Si notre société française est « suicidaire », n’est-ce pas plutôt parce que son étatisme est devenu inadapté au mouvement démocratique ? Le taux de suicides au travail est plus élevé dans les ex-monopoles d’État (La Poste, France Télécom, Renault…) que dans les entreprises privées en France : n’y aurait-il pas là matière à question sur le système public réel plus que sur l’hypercapitalisme abstrait ? A comparer avec les pays de l’ex-URSS où l’on se suicide plus que partout ailleurs en Europe. C’est moins « la rentabilité » qui rend stressé que l’absence de repères et de projet d’entreprise : les fonctionnaires sont-ils aptes à dire où l’on va ? La hiérarchie administrative à le penser ? Le système politique à l’affirmer ? Du Président à l’employé du guichet, toute la construction est pyramidale, faite d’exécution, de règlements, de « je ne veux pas le savoir ». Est-ce adapté à la population d’un pays développé au XXIème siècle ?

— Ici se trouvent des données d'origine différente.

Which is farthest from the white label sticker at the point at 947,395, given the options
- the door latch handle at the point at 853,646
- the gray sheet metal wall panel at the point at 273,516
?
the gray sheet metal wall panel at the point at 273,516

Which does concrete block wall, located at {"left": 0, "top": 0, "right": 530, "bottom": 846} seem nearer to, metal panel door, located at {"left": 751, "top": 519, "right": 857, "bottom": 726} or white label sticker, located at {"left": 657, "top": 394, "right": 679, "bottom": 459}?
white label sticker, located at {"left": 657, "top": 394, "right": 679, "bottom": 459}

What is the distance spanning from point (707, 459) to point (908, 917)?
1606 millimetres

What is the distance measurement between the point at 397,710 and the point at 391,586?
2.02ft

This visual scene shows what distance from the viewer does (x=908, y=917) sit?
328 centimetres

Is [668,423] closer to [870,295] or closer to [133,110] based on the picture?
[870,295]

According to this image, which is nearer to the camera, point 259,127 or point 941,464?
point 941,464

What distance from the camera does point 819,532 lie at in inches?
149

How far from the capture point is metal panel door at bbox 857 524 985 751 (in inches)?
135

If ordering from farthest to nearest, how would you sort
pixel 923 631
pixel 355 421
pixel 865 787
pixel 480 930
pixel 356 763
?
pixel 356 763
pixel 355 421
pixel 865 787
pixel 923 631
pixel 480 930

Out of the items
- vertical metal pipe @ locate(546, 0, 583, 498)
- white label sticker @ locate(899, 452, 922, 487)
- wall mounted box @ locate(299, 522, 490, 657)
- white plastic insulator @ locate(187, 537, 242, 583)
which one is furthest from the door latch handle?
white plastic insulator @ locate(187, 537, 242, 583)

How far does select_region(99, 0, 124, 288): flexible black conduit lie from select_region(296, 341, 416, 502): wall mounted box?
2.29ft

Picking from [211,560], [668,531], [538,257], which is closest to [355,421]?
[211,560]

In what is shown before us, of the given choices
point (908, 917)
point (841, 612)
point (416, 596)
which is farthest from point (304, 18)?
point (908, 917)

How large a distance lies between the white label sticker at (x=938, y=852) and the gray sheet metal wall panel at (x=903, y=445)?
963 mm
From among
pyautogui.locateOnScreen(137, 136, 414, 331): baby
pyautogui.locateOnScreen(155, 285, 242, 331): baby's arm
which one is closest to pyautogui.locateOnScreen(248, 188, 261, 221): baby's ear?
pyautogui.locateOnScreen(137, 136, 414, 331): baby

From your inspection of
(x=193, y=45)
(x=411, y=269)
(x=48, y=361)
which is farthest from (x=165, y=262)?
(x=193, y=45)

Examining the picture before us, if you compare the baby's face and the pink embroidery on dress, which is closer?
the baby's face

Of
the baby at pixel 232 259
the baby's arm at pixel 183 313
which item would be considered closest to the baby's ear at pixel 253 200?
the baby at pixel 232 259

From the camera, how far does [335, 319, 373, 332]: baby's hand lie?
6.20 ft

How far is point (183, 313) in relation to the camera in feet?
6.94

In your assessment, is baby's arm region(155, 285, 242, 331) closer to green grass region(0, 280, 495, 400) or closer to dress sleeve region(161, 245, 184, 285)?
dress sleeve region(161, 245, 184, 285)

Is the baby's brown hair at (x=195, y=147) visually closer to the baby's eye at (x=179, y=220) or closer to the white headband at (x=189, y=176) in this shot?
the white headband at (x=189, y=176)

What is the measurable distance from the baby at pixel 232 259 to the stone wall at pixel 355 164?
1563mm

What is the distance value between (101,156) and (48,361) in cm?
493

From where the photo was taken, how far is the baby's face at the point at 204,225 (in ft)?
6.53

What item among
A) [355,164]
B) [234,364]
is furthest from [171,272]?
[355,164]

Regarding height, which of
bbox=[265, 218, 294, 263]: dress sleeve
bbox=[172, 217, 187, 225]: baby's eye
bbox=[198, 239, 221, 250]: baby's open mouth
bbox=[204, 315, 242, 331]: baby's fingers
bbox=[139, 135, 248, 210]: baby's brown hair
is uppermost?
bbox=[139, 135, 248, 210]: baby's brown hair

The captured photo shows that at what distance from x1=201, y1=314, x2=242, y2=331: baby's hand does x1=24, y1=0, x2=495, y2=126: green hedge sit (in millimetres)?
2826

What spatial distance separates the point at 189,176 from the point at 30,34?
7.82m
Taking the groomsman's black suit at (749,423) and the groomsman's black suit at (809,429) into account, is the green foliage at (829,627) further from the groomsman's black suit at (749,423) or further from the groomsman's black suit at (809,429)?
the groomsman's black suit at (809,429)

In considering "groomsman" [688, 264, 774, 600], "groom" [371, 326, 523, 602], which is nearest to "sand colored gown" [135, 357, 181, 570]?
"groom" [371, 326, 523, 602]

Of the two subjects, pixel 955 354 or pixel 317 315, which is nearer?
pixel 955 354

Au contraire, que le professeur Galibert se rassure, les Français aiment bien certaines entreprises : c’est le cas de Leclerc, d’Yves Rocher, d’Airbus, de Michelin, d’Auchan, de Danone… J’y vois l’attachement à un capitalisme « traditionnel » dans la culture française, l’entreprise de type familial, soucieuse des salariés et des consommateurs, qui ne fait ni de la technique pure (Concorde, invendable), ni de la finance pure (McDo, invivable), mais a le souci du durable (travailleurs performants, production adaptée et solide, coûts maîtrisés, insertion dans la collectivité). Ce que le rapport Gallois prône d’ailleurs.

Je l’appelle « capitalisme asiatique » dans mon étude sur la Gestion de fortune, parce qu’ l’idée du service au client d’abord est née au Japon, en Corée, en Chine, avant d’être envisagée aux États-Unis et en Europe. Le capitalisme rhénan est obsolète, féru de technique avant tout, il consomme trop et coût trop cher ; le capitalisme financier anglo-saxon a explosé en vol en 2007 (après le krach des technologiques en 2000 et celui des bilans comptables en 2002). Reste l’asiatique, qui rejoint les préoccupations de développement durable et d’ancrage social : Apple, Volkswagen, Danone, Samsung sont quelques exemples. Il y en a beaucoup d’autres parmi les PME (comme les Laboratoires Urgo à Dijon).

La démocratie a toujours encouragé l’individu au détriment de ses déterminants biologiques, familiaux, sociaux et religieux ; mais l’épanouissement individuel, signe de sa liberté, ne va pas sans stress car il exige la responsabilité. Notre système éducatif, notre État, nos familles, préparent-ils aussi bien qu’ailleurs les enfants à ce changement anthropologique ? Peut-être est-ce là, et non dans le fantasme imaginaire d’un concept d’hypercapitalisme sorti de toute application concrète, que l’intellectuel critique devrait creuser.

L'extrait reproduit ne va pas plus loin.